Exercise details:
Lines before the one containing "United States, site archbold_FL-10." are not wanted. Transcribe that line and all after it exactly, to the end of the entries.

Data to examine:
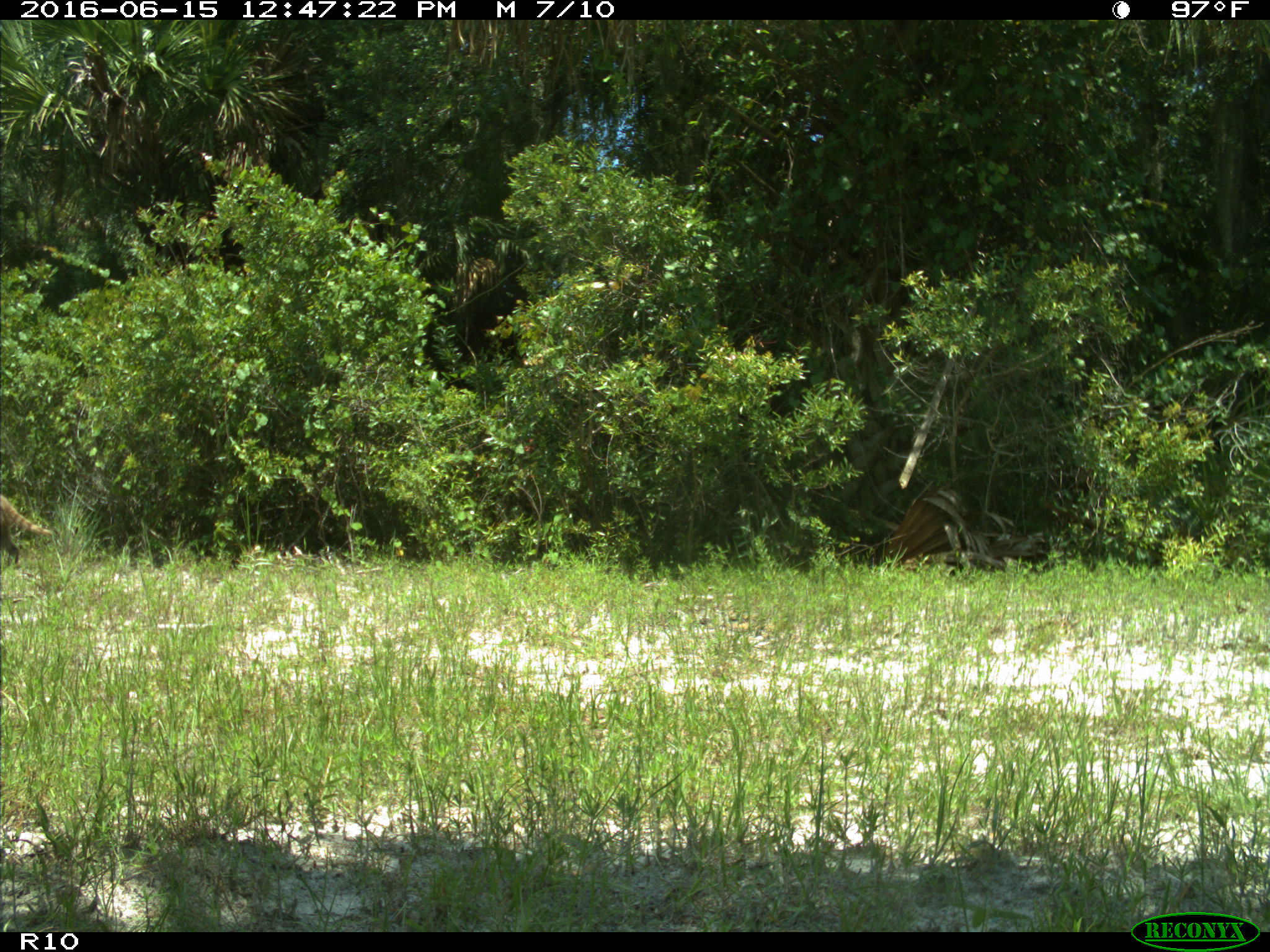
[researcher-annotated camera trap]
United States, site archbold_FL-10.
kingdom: Animalia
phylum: Chordata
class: Mammalia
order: Carnivora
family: Procyonidae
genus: Procyon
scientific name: Procyon lotor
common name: common raccoon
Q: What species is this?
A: Procyon lotor (common raccoon).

Finished task:
United States, site archbold_FL-10.
kingdom: Animalia
phylum: Chordata
class: Mammalia
order: Carnivora
family: Procyonidae
genus: Procyon
scientific name: Procyon lotor
common name: common raccoon
Q: What species is this?
A: Procyon lotor (common raccoon).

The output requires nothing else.